Midsummer last year, Paisanos ran out of money, grounding the airplane that burns 10 gallons of fuel an hour at $5 a gallon. Then came a couple of lucky breaks. Mexican businessman Pedro Zaragoza, who owns dairy and beverage firms in Juarez, donated water bottles and fuel. Bruce Springsteen also read about the project and mentioned it at a concert in Connecticut, inspiring one devotee to post information on the rock star's official fan Web site.

That prompted donations ranging from $10 to $500. "Thank you for your good work. Bruce sent me," read a note from a New Jersey Springsteen fan who enclosed a $25 donation.
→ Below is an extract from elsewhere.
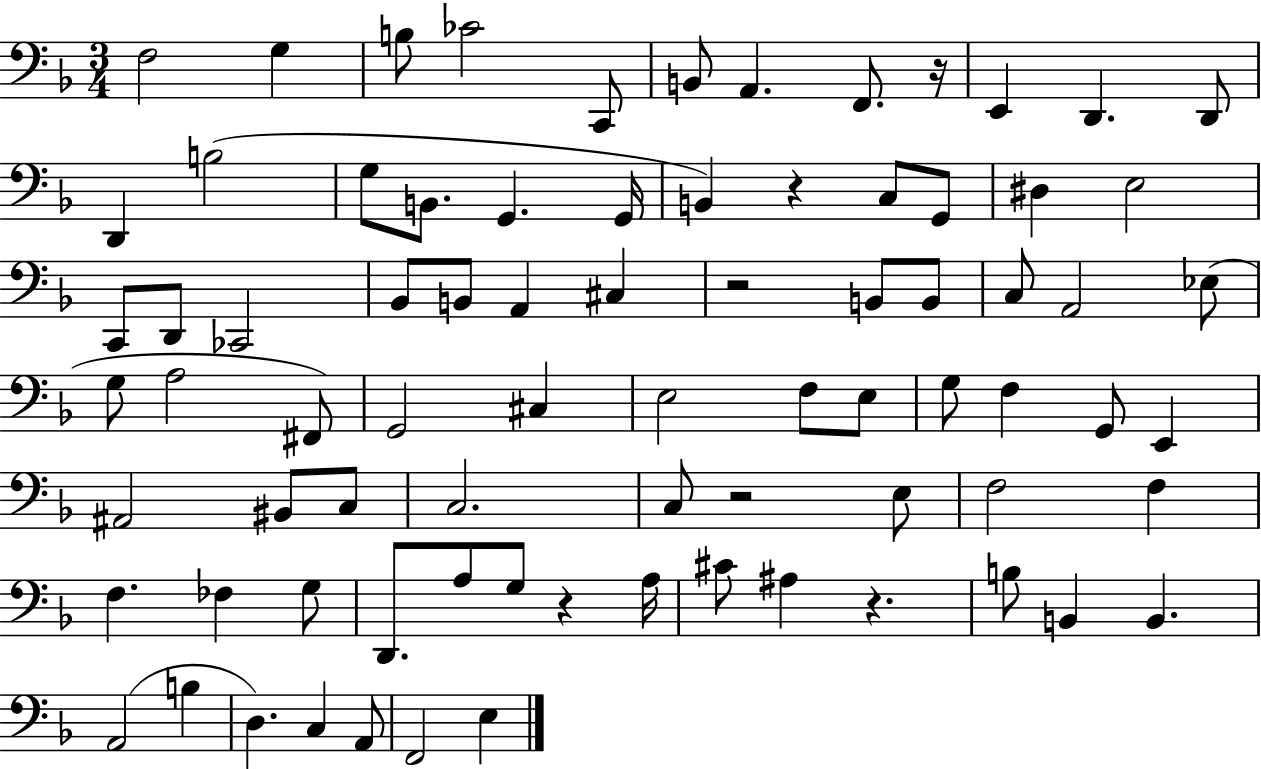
F3/h G3/q B3/e CES4/h C2/e B2/e A2/q. F2/e. R/s E2/q D2/q. D2/e D2/q B3/h G3/e B2/e. G2/q. G2/s B2/q R/q C3/e G2/e D#3/q E3/h C2/e D2/e CES2/h Bb2/e B2/e A2/q C#3/q R/h B2/e B2/e C3/e A2/h Eb3/e G3/e A3/h F#2/e G2/h C#3/q E3/h F3/e E3/e G3/e F3/q G2/e E2/q A#2/h BIS2/e C3/e C3/h. C3/e R/h E3/e F3/h F3/q F3/q. FES3/q G3/e D2/e. A3/e G3/e R/q A3/s C#4/e A#3/q R/q. B3/e B2/q B2/q. A2/h B3/q D3/q. C3/q A2/e F2/h E3/q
Wrote another who sent $50 from Woodstock, N.Y.: "As a member of a group (Irish) with a history of unofficial entry to this country, I know something of those who have lived with the fear of discovery and repatriation, but at least not with the horror of dying of thirst."
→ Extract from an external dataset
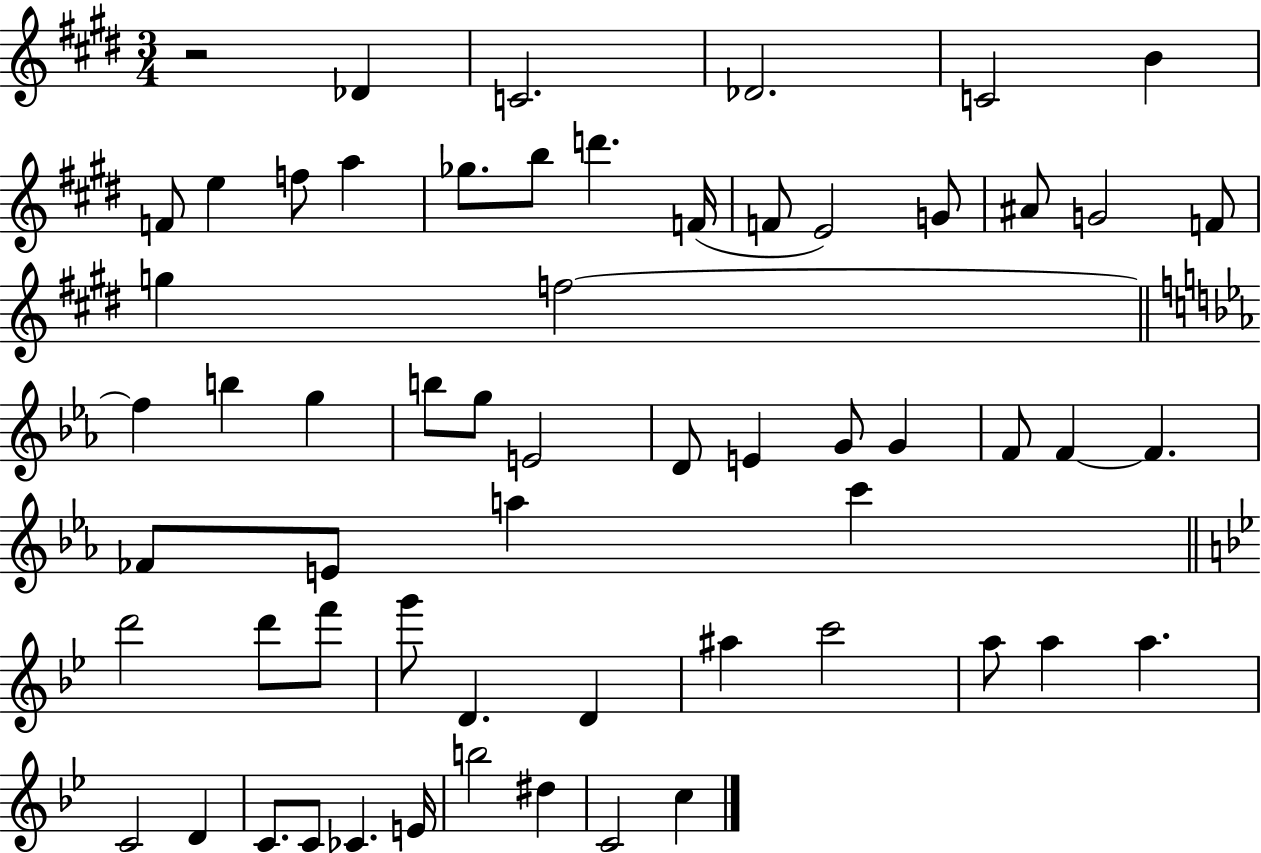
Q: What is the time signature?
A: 3/4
Since Oct. 1, 34 migrants have died in the El Paso sector, which includes two West Texas counties and New Mexico, according to the Border Patrol. During the same period, 484 "migrants in distress" have been rescued by the Border Patrol. One hundred forty-two migrants have died in the desert of the Tucson sector; 615 have been rescued.

"I go to work, and I'm always prepared mentally and with my equipment for this to turn into something else," said Steve Aguilar, a senior agent in the Deming, N.M., Border Patrol office. "I always ask a large group that I find, 'Did you leave anybody behind?' I don't just want to catch somebody else. But I don't want anybody to stay behind and die."
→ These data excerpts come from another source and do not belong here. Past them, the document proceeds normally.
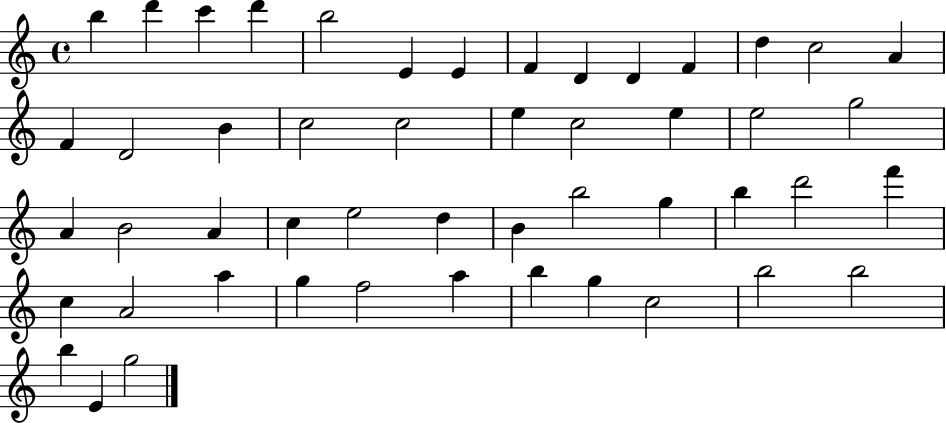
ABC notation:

X:1
T:Untitled
M:4/4
L:1/4
K:C
b d' c' d' b2 E E F D D F d c2 A F D2 B c2 c2 e c2 e e2 g2 A B2 A c e2 d B b2 g b d'2 f' c A2 a g f2 a b g c2 b2 b2 b E g2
Aguilar said he doesn't object to the Paisanos project, but he sees it as impractical. "People usually die from overheating, not from lack of water," he said. "I understand what he's doing, and I have no problem with [it]. . . . But it's not the most effective way to stop people from dying in the desert."

This year, Paisanos al Rescate received its nonprofit tax status, which Alarcon hopes will help the group raise money. Paisanos wants to purchase and station at least one plane and one helicopter in El Paso, Tucson and Calexico, Calif., and keep them fueled and stocked with water bottles and parachutes.

Among the messages on the Paisanos parachute is one that asks migrants to write the group to let it know about their journeys. To date no one has. But this spring, Alarcon got a pleasant surprise. He was invited to the popular Univision variety show " Sábado Gigante ," filmed in Miami, where he thought he was going to be interviewed about the project. Instead, the show's host introduced a Mexican woman, then living in Chicago, who presented Alarcon with a plaque of appreciation. She said she and her companions were able to finish their desert trek in Arizona with water bottles dropped by the Paisanos plane. She brought the parachute with her as proof.

"We're flying up there, and we have zero contact with anyone. So it was like, wow! I didn't know what to do," Alarcon said. "It felt good."